May 22, 2005

A beloved institution in the Rittenhouse Square neighborhood of Philadelphia before too long will be history: The General Store, located just south and west of the square on South 20th Street will be closing for good once the shop’s inventory is sold off at, at least, the now going rate of 50-percent off.

Joseph A. Slobodzian tells the story in “The General Store’s Last Markdown,” in the May 20 issue of the Philadelphia Inquirer.

The General Store is a great little shop. As Slobodzian put it, the store boasts “a kooky, eclectic inventory that is part five-and-dime, part antiques and jewelry, part boardwalk, and all neighborhood institution.”

Better, the store is owned and managed by some terrific people I have had the privilege and pleasure of meeting just recently: Milton and Reba Wiener and their daughter, Patty Fox.

I picked up a few things at the General Store a week or two ago, keepsake sort of items that for me will carry forever an added element of poignancy given their provenance.

It’s just too hard -- impossible, even -- for an establishment like the General Store, unusual and unique as it was is, to compete with the giant retailers to which consumers flock in their eternal quest to get more stuff for less money. As the Inquirer reports:

Fox, who has managed the store for 10 years, said she, her mother and her father, Milton, made the painful decision to close after this Valentine’s Day when sales trends became clear. […]

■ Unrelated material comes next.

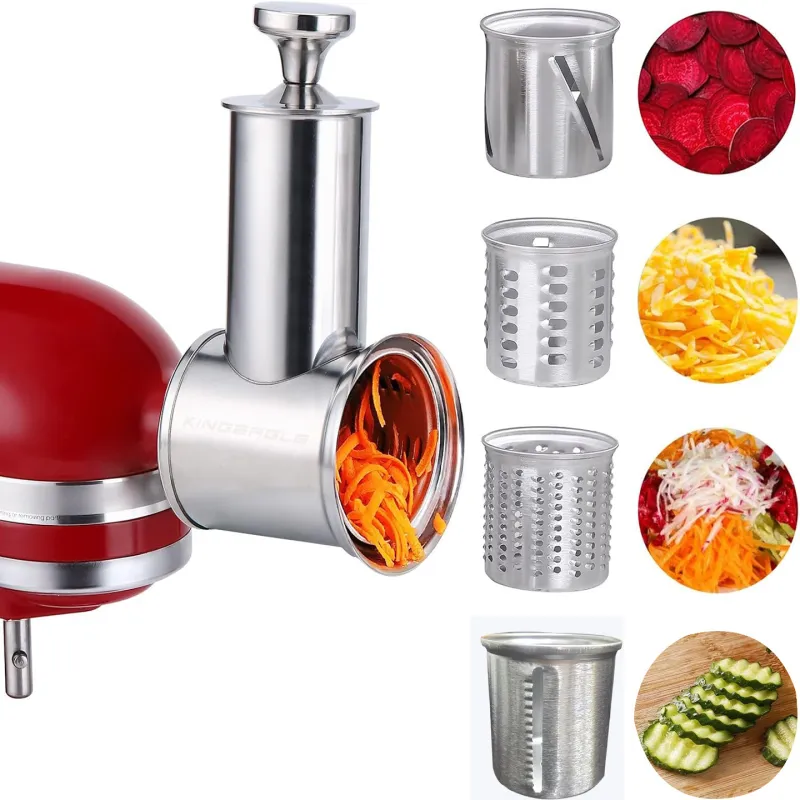 KA304 Large Stainless Steel Slicer Shredder Attachment for KitchenAid Mixers,Dishwasher Safe Vegetable Cheese Grater Accessories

Fox said she recently bought a small, sequined purse at Target for $4.99 and thought she’d carry it in the General Store.

“For me to buy the same thing would cost me $6 wholesale. Now how can I hope to compete?” Fox said.

Some day, though I don’t know when, we’re going to look back and wonder how and why we let such businesses go, perhaps on a day when we realize just how similar our kitchen looks compared with our neighbors’, or when we finally admit that Crate & Barrel’s unique signature style looks the same no matter where the merchandise is set down.

In the meantime, or at least until the General Store closes, why not drop in and take a look at an emporium the likes of which I guarantee you will never see in this country again.